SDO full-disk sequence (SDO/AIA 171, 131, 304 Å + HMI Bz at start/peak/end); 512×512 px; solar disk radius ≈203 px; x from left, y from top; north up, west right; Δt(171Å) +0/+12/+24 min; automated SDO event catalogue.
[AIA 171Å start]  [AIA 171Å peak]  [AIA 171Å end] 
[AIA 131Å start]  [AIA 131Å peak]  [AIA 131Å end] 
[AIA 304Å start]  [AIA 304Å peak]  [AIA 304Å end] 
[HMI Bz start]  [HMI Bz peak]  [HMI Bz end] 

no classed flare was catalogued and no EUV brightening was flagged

::::::::

*Instructions to follow*.
Copy each entry exactly, with nothing added or dropped.

*Solution for this problem*.
SDO full-disk sequence (SDO/AIA 171, 131, 304 Å + HMI Bz at start/peak/end); 512×512 px; solar disk radius ≈203 px; x from left, y from top; north up, west right; Δt(171Å) +0/+12/+24 min; automated SDO event catalogue.
[AIA 171Å start]  [AIA 171Å peak]  [AIA 171Å end] 
[AIA 131Å start]  [AIA 131Å peak]  [AIA 131Å end] 
[AIA 304Å start]  [AIA 304Å peak]  [AIA 304Å end] 
[HMI Bz start]  [HMI Bz peak]  [HMI Bz end] 

no classed flare was catalogued and no EUV brightening was flagged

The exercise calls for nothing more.